Search code examples
bashwhile-loopslurm

Script to submit multiple slurm jobs from different, although matching, subdirectories


Lately I've been generating several series of input files to run calculations on a HPC using a Slurm queuing system. These calculations are all placed in subdirectories of the form D001, D002, etc. (D, followed by a three digit number, in numerical order). In these directories are my input files, always ending in .inp (for the series I'm looking at now, the files are all called tma.h2s-2-vpt2-b97m-d4-qz_D001.inp, etc., where the number in the input file matches the name of its subdirectory), and Slurm run scripts (these particular ones are all called slurm-run-orca.job).

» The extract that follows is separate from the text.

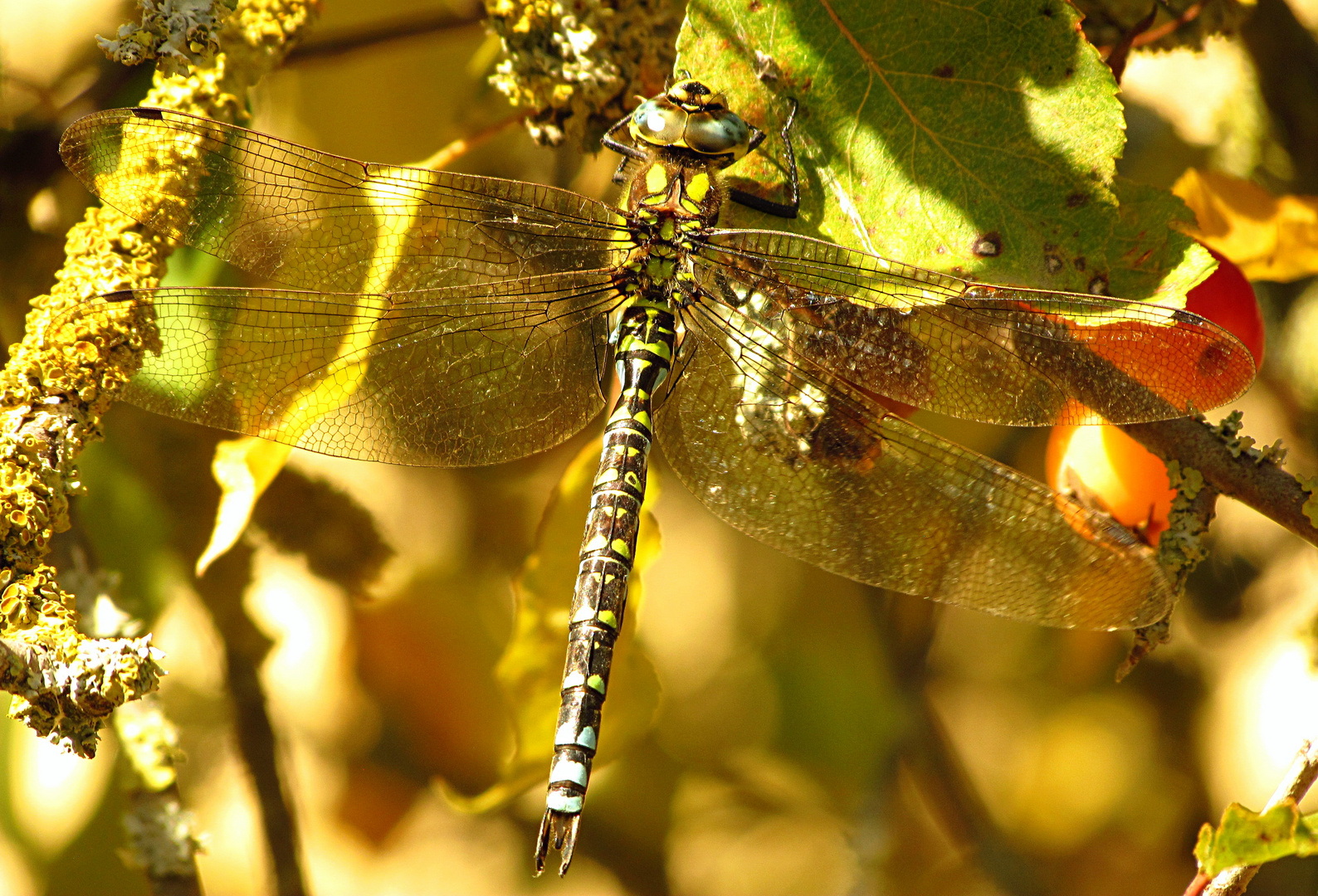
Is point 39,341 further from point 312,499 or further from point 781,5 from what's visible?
point 781,5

So far, I've been laboriously running each of the calculations manually, by running (from the directory each of the subdirectories are placed in):

cd D001
sbatch -J tma.h2s-2-vpt2-b97m-D4-qz_D001 slurm-run-orca.job
cd ../D002
sbatch -J tma.h2s-2-vpt2-b97m-D4-qz_D002 slurm-run-orca.job
cd ../D003
sbatch -J tma.h2s-2-vpt2-b97m-D4-qz_D003 slurm-run-orca.job

etc.

This is very time consuming and, to be honest, makes my fingers very stiff. The last series I ran had 66 calculations, which I did get through eventually, but my current batch has 84...

Is there any way I can write a script to do this automatically? (Note, the input files are submitted without the .inp appended, despite the files all including a .inp extension.) I've searched for days to find a similar question/answer to this situation, but, funnily enough, I've not found anything that treats a problem this simple (at least, this problem seems simple — I could very well be mistaken, though)...

Edit: To clarify, the only files in the subdirectories are the job files and the input files, i.e.:

ls
D001   D002   D003   D004 ...

ls D001/
tma.h2s-2-vpt2-b97m-d4-qz_D001.inp   slurp-run-orca.job

So far, I have tried several things — if/then statements, while and for loops — but the fact is that I don't know enough about bash to get something like this to work (I can edit scripts, but I've never successfully written a script from scratch). The closest I've gotten to making the script work is:

#!/bin/bash

work_dir="pwd"
base=$1

n=001
submit_dir=$base$(( n ))

while ii in $submit_dir ; do
        cd $submit_dir
        squeue -J *.inp *.job
        cd $work_dir
        n=$(( $n + 1 ))
echo "Submitting calculations to queue"
done

I tried to add an if/then statement to make sure the loop would stop when it reached the end of the series (I have a feeling that would be unnecessary though), and to print out a Could not find calculation subdirectories when relevant, but then started focussing on getting the while loop to work. I am aware that what I have written so far will include the .inp extension, but I thought it would be worth getting the script to recognise that there were files in the directories first, and then worry about stripping the .inp...

Additionally, if possible, I would like to be able to submit the calculations in batches of 20, either with a specific time delay or by using a command like ./job-submission <base-name-of-input-files> 001-020 (for example), just so I don't clog up the queue (we have a very limited number of nodes available to us).

Any help getting this to work would be very appreciated!


Solution

  • Here's how I would do it:

    #!/usr/bin/env bash
    shopt -s nullglob
    
    for workdir in "$@"
    do
        pushd "$workdir" > /dev/null || continue
    
        for inpfile in *_"${PWD##*/}".inp
        do
            sbatch -J "${inpfile%.*}" slurm-run-orca.job
        done
    
        popd > /dev/null
    done
    

    Then you specify the directories from which you want to submit a job as argument:

    ./myscript.sh some/path/to/D*
    

    Notes
    • pushd and popd are bash builtins that you can use for cding to a directory and then return to the previous location.

    • The environment variable PWD contains the path of the current directory; ${PWD##*/} will expand to the last component of it (ie. everything up to the last / is stripped).